**Excerpted passage:**
▽
Genome studies have uncovered a tentative link between defective GRIA3 variants and a highly elevated risk of schizophrenia.

==Interactions==
GRIA3 has been shown to interact with GRIP1 and PICK1.

==RNA editing==
Several ion channels and neurotransmitters receptors pre-mRNA as substrates for ADARs. This includes 5 subunits of the glutamate receptor: ionotropic AMPA glutamate receptor subunits (GluA2, GluA3, GluA4) and kainate receptor subunits (GluK1, GluK2). Glutamate gated ion channels are made up of four subunits per channel with each subunit contributing to the pore loop structure. The pore loop structure is related to that found in K^{+} channels (e.g., human K_{v}1.1 channel). The human K_{v}1.1 channel pre mRNA is also subject to A to I RNA editing. The function of the glutamate receptors is in the mediation of fast neurotransmission to the brain. The diversity of the subunits is determined, as well as rna splicing by RNA editing events of the individual subunits. This give rise to the necessarily high diversity of these receptors. GluR3 is a gene product of the GRIA3 gene and its pre-mRNA is subject to RNA editing.
△
**Instructions:**
**A.** According to the GRIA3 passage, which two proteins has GRIA3 been shown to interact with?
**B.** Continue the GRIA3 passage from its final sentence.

**Dataset:**
▽
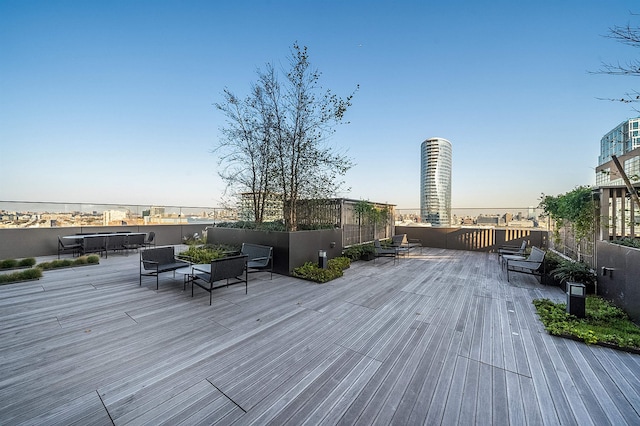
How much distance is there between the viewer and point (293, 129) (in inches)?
242

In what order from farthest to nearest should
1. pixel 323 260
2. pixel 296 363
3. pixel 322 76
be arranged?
pixel 322 76
pixel 323 260
pixel 296 363

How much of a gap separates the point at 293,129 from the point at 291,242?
306 centimetres

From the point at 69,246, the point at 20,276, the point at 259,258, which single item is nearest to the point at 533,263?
the point at 259,258

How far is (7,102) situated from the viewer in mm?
7285

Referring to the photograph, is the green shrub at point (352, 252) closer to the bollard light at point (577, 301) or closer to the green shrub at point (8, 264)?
the bollard light at point (577, 301)

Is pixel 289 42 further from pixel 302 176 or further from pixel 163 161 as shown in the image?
pixel 163 161

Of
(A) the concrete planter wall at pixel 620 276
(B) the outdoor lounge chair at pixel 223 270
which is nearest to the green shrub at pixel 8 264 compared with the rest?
(B) the outdoor lounge chair at pixel 223 270

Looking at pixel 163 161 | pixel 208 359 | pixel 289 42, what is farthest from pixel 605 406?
pixel 163 161

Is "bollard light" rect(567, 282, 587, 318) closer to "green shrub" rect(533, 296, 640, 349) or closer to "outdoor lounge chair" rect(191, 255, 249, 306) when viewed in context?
"green shrub" rect(533, 296, 640, 349)

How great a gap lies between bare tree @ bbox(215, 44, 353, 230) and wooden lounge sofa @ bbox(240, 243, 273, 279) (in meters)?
1.04

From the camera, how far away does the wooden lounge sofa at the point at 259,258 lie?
5.01m

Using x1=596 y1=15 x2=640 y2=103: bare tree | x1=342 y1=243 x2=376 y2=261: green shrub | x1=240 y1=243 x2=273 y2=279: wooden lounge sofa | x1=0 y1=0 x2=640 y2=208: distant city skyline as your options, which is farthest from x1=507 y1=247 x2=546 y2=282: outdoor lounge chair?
x1=240 y1=243 x2=273 y2=279: wooden lounge sofa

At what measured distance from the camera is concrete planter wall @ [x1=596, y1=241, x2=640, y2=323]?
2.96 metres

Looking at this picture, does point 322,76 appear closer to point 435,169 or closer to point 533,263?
point 533,263
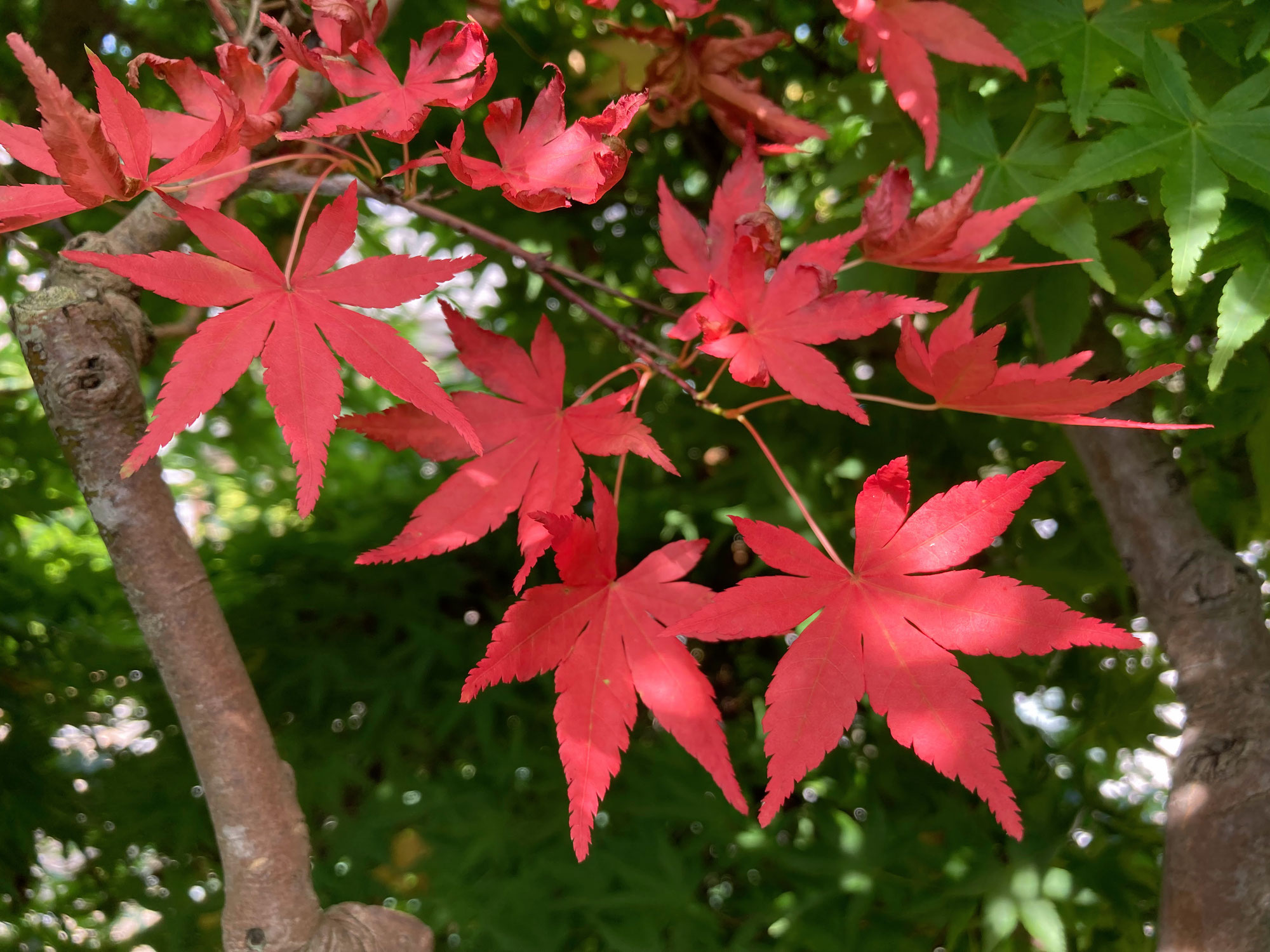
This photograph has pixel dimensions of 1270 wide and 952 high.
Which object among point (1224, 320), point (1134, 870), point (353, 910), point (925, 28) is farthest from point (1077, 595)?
point (353, 910)

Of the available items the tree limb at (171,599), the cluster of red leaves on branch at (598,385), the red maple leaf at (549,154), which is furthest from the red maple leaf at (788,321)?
the tree limb at (171,599)

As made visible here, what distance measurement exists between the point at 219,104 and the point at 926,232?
49 centimetres

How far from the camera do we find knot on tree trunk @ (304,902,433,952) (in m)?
0.63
△
**Answers to the exercise:**
**A.** GRIP1 and PICK1.

**B.**
=== Type ===
A to I RNA editing is catalyzed by a family of adenosine deaminases acting on RNA (ADARs) that specifically recognize adenosines within double-stranded regions of pre-mRNAs and deaminate them to inosine. Inosines are recognised as guanosine by the cells translational machinery. There are three members of the ADAR family ADARs 1-3, with ADAR1 and ADAR2 being the only enzymatically active members. ADAR3 is thought to have a regulatory role in the brain. ADAR1 and ADAR2 are widely expressed in tissues while ADAR3 is restricted to the brain. The double-stranded regions of RNA are formed by base-pairing between residues in the close to region of the editing site with residues usually in a neighboring intron but can be an exonic sequence. The region that base pairs with the editing region is known as an Editing Complementary Sequence (ECS)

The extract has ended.